Just over a quarter-century ago, our most cutting-edge tissue engineering techniques relied on cartilage cells taken from cows, loaded into a primitive mold of an ear, and awkwardly saddled to the back of a mouse host to keep it alive. Today, we can 3D print bespoke tissue grafts and generate organoids using a patient's own cells to model their disease. Insights into developmental biology and morphogenesis, paired with efforts to massively scale up the biomanufacturing of human cells, mean that we are hurtling towards a future in which we can generate functional transplants without the need for long organ registries or lifelong immunosuppression.

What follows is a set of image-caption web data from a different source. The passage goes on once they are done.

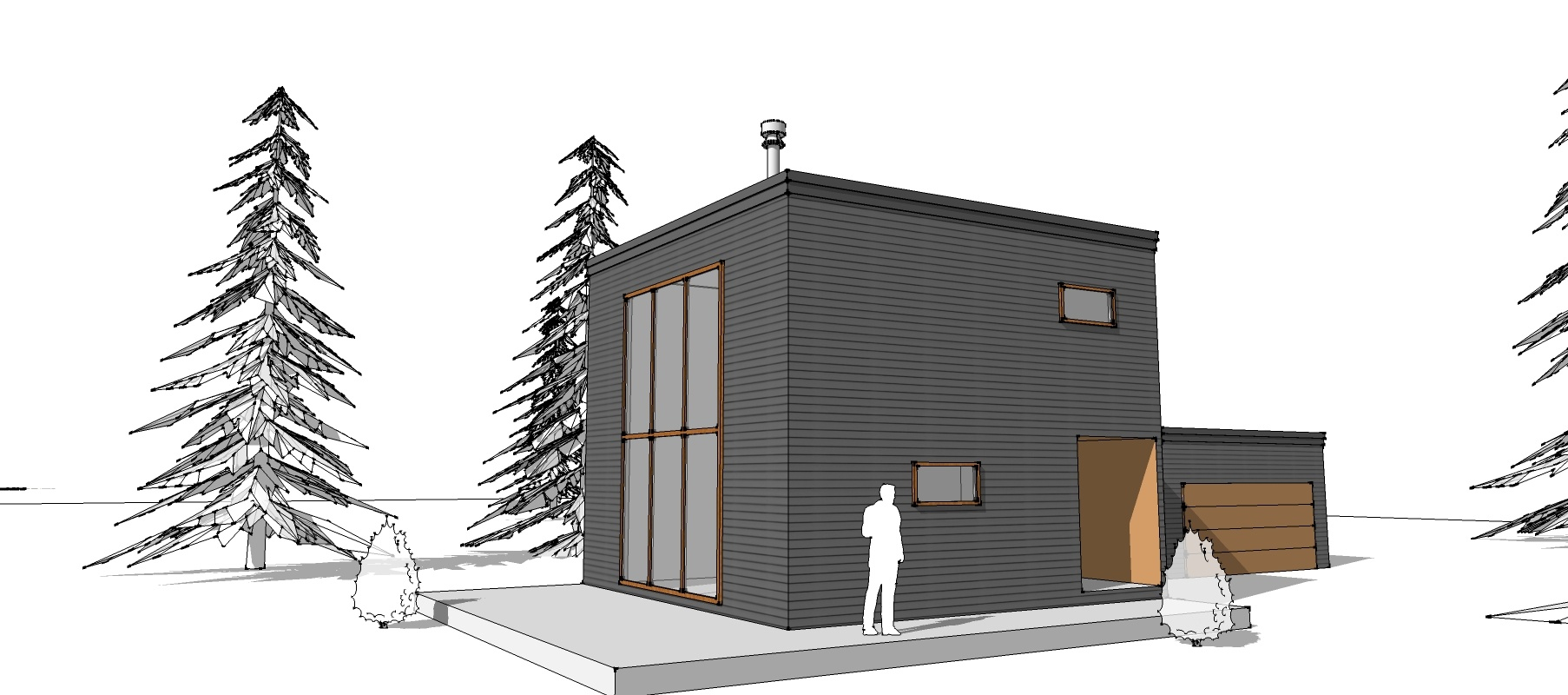 Tiny houses with northern michigan style by beag haus for Tiny house holland michigan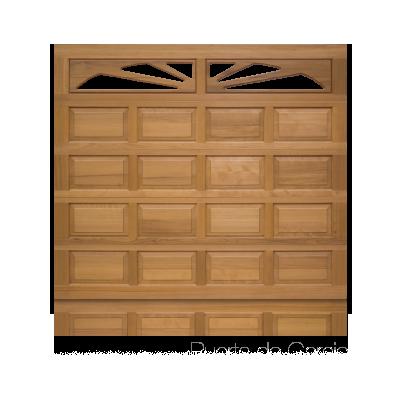 puerta_insulada_madera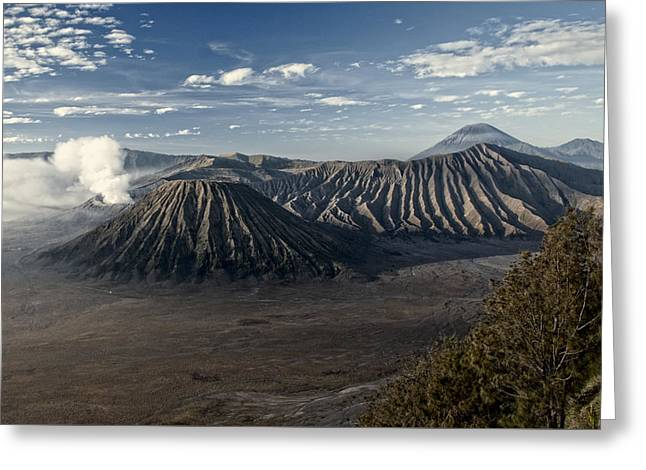 Bromo Mountain Greeting Card by Miguel Winterpacht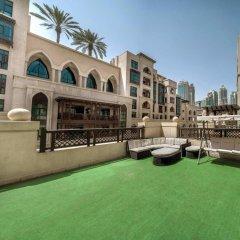 Апартаменты Downtown Al Bahar Apartments Дубай спортивное сооружение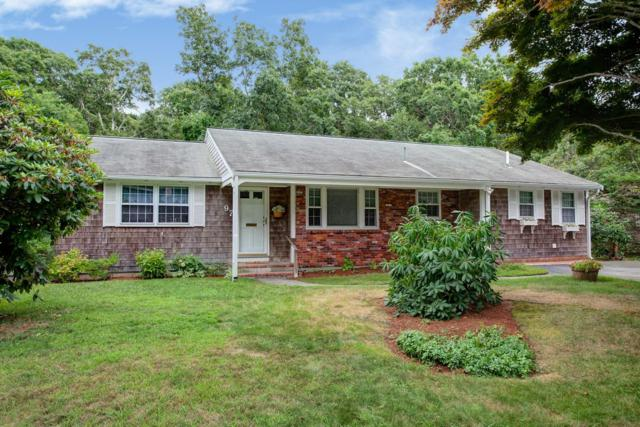 97 Alcott Road, East Falmouth, MA 02536 (MLS #21806388) :: Bayside Realty Consultants
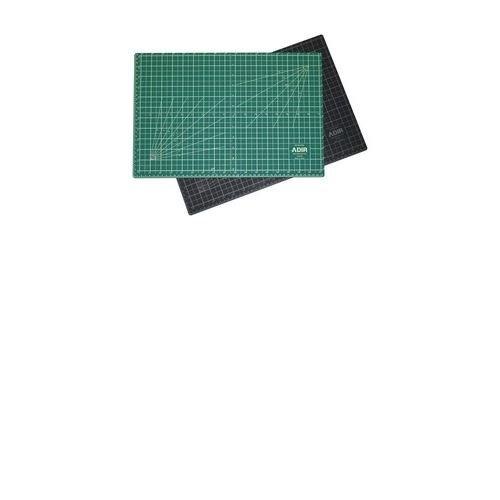 Self Healing Cutting Mat Reversible Green/Black Size: 12'' x 18''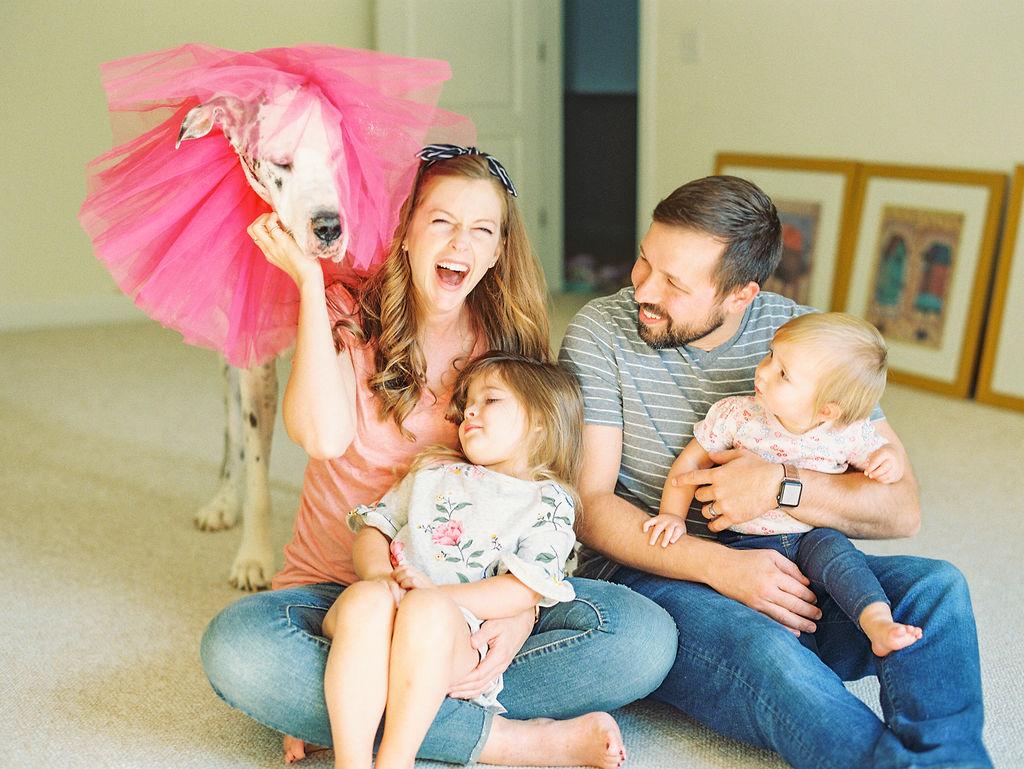 Ray Family.jpg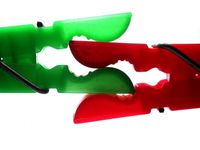 Rot Grün (Symbolbild)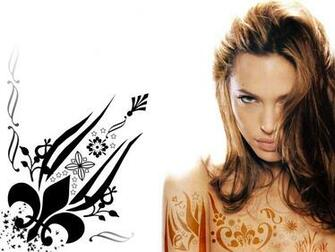 Angelina Jolie Wallpaper WALL PC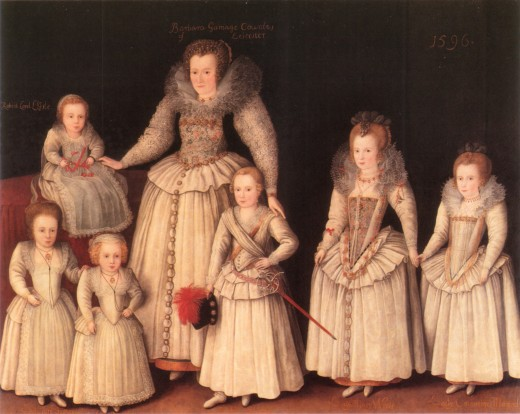 clothing-in-elizabethan-england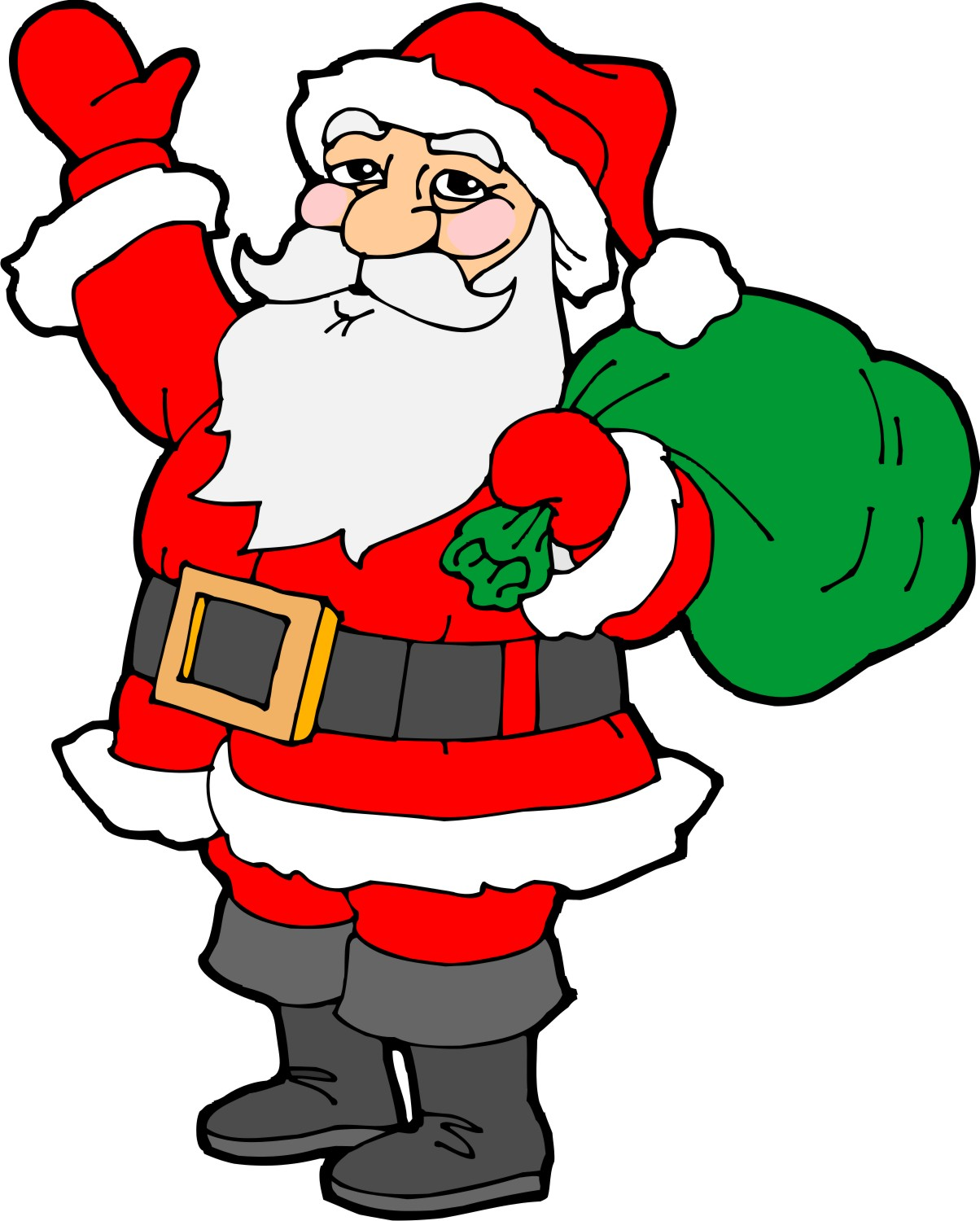 1204x1500 Pencil clipart christmas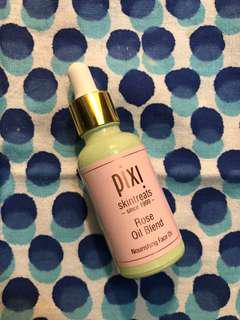 Pixi Rose Oil Blend - 30 ml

There are no fundamental technological barriers that have yet to be overcome in the same way that the invention of iPSCs overcame the problem of cell sources – but there are great strides to be made in efficiency and sophistication. By 2050, we may not quite be at the point where industry representatives are present in the OR helping transplant surgeons select appropriately sized off-the-shelf hearts or lungs, but at the current rate that the field is developing, we can hope to at least see FDA approvals or late-stage clinical trials for engineered, transplantable hepatic lobules, cardiac patches, and renal pyramids.
Oh, and even better engineered ears (25).